■ The tasks
A) Answer these questions using the passage about Jorge Ruiz, one answer per line:
(i) What nickname did Ruiz have at Ogilvy?
(ii) What is his current job title?
(iii) On which program's episode is he speaking?
B) Write the next few sentences of the passage about Jorge Ruiz, picking up right after its final sentence.

■ Document passage
start

In the early 2000s, when Jorge Ruiz was director of media analytics at Ogilvy, he had a nickname at the office: “No Co.”

Ruiz, now TikTok’s global head of marketing science, got the moniker because whenever his colleagues would bring him their work to assess its impact, he would say, “No correlation.”

Understanding the relationship between spending and performance is what marketers dream about when they put their head down on their pillow at night. But marketing measurement remains as much an art as it is a science.

“Marketing science is about building trust that can help lead to good decisions,” Ruiz says, speaking on this week’s episode of AdExchanger Talks. “There is a lot of choice and a lot of things that can be done. The question is: What’s the most pragmatic way of doing really good work?”

Ruiz’s job (other than telling people “No correlation”) is to prove that TikTok can work as a vehicle for driving an advertiser’s business outcomes.

end

■ Information shown
start

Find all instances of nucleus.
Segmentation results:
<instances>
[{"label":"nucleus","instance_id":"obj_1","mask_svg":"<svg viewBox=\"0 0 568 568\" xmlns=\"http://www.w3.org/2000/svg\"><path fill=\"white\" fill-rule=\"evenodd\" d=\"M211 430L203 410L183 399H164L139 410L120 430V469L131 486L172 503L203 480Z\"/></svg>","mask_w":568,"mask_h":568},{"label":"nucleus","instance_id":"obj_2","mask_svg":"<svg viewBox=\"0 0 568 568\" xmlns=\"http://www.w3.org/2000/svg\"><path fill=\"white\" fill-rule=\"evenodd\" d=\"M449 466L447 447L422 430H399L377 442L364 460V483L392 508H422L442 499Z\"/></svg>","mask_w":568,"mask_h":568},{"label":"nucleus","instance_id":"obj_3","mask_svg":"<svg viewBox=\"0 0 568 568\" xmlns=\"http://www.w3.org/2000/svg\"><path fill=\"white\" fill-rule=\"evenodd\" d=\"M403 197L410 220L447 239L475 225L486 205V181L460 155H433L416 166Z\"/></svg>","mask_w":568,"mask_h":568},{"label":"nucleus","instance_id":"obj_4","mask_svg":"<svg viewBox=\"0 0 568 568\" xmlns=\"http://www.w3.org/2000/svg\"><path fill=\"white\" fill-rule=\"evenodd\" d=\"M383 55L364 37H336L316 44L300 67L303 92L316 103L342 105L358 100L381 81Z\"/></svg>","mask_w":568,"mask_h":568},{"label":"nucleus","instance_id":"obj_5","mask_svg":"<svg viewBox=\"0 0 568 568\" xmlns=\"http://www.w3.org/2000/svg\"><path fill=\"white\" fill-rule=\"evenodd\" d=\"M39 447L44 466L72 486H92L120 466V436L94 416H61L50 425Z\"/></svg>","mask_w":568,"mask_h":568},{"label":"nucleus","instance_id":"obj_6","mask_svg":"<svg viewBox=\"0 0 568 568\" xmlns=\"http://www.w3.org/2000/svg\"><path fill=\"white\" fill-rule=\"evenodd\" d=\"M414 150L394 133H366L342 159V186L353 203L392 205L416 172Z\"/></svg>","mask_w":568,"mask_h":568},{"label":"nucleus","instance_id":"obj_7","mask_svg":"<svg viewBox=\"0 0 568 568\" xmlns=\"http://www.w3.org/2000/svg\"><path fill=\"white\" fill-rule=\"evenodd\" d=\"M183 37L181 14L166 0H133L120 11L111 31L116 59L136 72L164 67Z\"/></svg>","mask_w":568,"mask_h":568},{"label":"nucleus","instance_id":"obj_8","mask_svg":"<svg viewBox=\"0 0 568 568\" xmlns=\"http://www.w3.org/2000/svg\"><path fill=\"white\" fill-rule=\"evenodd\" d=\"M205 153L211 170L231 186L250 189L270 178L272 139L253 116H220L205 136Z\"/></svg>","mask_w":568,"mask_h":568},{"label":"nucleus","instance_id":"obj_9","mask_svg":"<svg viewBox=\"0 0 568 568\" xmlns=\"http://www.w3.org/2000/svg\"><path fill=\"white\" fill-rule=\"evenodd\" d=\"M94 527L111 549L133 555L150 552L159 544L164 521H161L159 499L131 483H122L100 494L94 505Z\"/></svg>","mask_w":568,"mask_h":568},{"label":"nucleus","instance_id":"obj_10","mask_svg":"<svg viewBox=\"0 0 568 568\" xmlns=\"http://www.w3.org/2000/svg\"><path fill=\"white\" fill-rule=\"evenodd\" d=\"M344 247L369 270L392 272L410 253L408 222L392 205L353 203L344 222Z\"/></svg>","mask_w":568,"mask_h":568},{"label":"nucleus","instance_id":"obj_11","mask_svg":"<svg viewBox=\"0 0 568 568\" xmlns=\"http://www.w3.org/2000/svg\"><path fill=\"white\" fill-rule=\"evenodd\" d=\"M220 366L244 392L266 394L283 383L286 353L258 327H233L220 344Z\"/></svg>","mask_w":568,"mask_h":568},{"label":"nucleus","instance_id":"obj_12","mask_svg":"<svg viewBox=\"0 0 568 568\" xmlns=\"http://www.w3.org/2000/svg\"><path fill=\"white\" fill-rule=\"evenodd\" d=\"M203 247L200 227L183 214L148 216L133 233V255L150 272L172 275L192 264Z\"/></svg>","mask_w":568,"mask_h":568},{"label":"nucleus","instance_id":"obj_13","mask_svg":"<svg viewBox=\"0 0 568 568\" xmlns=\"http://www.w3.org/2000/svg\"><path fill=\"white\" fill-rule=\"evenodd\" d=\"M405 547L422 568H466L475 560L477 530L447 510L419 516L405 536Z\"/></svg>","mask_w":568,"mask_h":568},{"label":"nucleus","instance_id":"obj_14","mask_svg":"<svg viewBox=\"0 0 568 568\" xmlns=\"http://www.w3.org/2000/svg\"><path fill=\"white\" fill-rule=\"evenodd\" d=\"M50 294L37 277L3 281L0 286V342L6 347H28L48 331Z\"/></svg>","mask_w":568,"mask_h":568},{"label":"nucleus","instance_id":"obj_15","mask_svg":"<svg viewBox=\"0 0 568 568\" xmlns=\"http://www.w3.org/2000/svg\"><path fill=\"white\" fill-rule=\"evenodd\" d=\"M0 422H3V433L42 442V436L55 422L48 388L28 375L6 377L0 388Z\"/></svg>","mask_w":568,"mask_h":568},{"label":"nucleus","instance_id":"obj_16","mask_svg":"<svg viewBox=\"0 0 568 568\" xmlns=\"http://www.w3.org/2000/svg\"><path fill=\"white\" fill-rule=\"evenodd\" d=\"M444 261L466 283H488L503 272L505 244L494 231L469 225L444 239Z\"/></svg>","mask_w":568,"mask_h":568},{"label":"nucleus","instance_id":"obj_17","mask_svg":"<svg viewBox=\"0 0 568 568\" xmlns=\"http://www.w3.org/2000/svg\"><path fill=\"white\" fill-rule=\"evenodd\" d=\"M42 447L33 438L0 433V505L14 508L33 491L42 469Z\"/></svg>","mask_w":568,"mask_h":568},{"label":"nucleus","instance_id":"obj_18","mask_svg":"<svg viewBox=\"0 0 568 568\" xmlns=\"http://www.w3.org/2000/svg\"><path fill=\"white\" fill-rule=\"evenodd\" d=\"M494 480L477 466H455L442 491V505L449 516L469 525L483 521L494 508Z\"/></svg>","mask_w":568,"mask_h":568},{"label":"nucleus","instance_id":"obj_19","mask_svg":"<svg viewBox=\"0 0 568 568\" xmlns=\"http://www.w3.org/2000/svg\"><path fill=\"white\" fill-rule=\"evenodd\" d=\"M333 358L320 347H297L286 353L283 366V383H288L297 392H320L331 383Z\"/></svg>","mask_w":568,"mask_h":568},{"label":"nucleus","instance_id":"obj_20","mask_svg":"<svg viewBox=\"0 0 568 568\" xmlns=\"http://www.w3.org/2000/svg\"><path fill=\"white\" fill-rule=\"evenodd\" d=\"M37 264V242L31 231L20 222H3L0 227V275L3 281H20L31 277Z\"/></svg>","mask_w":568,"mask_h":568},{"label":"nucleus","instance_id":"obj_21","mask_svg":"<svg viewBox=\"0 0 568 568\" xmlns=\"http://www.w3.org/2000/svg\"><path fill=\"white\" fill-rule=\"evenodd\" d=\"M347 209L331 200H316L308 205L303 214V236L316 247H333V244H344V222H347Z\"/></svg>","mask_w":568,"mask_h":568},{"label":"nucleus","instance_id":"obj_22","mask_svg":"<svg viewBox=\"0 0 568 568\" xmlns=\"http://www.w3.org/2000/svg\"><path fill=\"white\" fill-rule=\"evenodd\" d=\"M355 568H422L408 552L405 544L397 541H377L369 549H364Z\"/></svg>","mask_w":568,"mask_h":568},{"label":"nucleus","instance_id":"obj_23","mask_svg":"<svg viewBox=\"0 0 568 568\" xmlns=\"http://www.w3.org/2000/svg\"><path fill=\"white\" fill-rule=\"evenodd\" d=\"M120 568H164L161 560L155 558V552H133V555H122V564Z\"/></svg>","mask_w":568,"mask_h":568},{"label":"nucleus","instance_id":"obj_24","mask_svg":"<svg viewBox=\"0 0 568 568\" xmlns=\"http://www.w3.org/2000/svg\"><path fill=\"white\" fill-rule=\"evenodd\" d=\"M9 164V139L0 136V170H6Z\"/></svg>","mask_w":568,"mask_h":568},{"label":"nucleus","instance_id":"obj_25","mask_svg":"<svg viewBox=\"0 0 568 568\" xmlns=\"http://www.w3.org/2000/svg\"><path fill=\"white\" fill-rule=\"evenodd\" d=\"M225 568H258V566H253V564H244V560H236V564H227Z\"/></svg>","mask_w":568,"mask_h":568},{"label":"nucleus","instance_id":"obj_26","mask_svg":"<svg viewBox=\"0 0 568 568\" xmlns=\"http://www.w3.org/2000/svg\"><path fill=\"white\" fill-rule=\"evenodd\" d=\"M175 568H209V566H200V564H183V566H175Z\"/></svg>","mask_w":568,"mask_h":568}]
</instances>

end

■ Responses
A)
(i) "No Co."
(ii) TikTok's global head of marketing science
(iii) AdExchanger Talks

B)
To support that goal, TikTok began transitioning itself to being a self-attributing network (SAN) in September. A SAN is exactly what it sounds like: a platform that measures its own results internally.

Biggie platforms like Meta, Google Ads, Apple Search Ads and Snapchat are all SANs. But with self-attribution comes, if not great responsibility, at least some skepticism that the attribution being provided isn’t biased toward the party that’s providing it.

TikTok takes a “neutral approach,” Ruiz says. “We’re very much accountable to our clients. We’re trying to be good partners in the industry [so advertisers have] trust, confidence and reproducibility.”

Also in this episode: More on the eternal question of why advertisers should trust platforms that provide their own measurement solutions (as in, grade their own homework), how TikTok dealt with Apple’s ATT privacy changes, why all of the big ad platforms (including TikTok) are embracing MMM (cue the “Everything Old Is New Again” song) and measurement-themed dad jokes.